-- Listing --
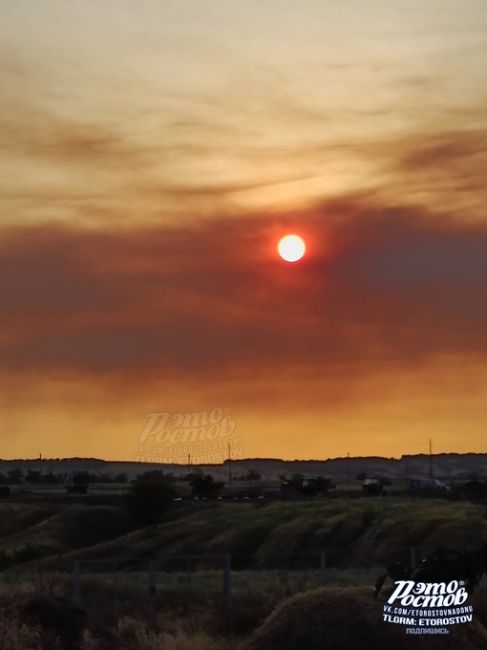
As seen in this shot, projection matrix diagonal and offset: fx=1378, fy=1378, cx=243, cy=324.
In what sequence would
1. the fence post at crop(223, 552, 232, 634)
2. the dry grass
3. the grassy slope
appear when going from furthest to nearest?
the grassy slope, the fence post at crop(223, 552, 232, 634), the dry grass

-- Do this --
Quote all of the entries word for word, omitting any pictures.

-- Final answer --
As seen in this shot, projection matrix diagonal and offset: fx=1378, fy=1378, cx=243, cy=324.
In what sequence would
1. the fence post at crop(223, 552, 232, 634)
2. the dry grass
3. the grassy slope
appear when going from furthest to nearest?
the grassy slope, the fence post at crop(223, 552, 232, 634), the dry grass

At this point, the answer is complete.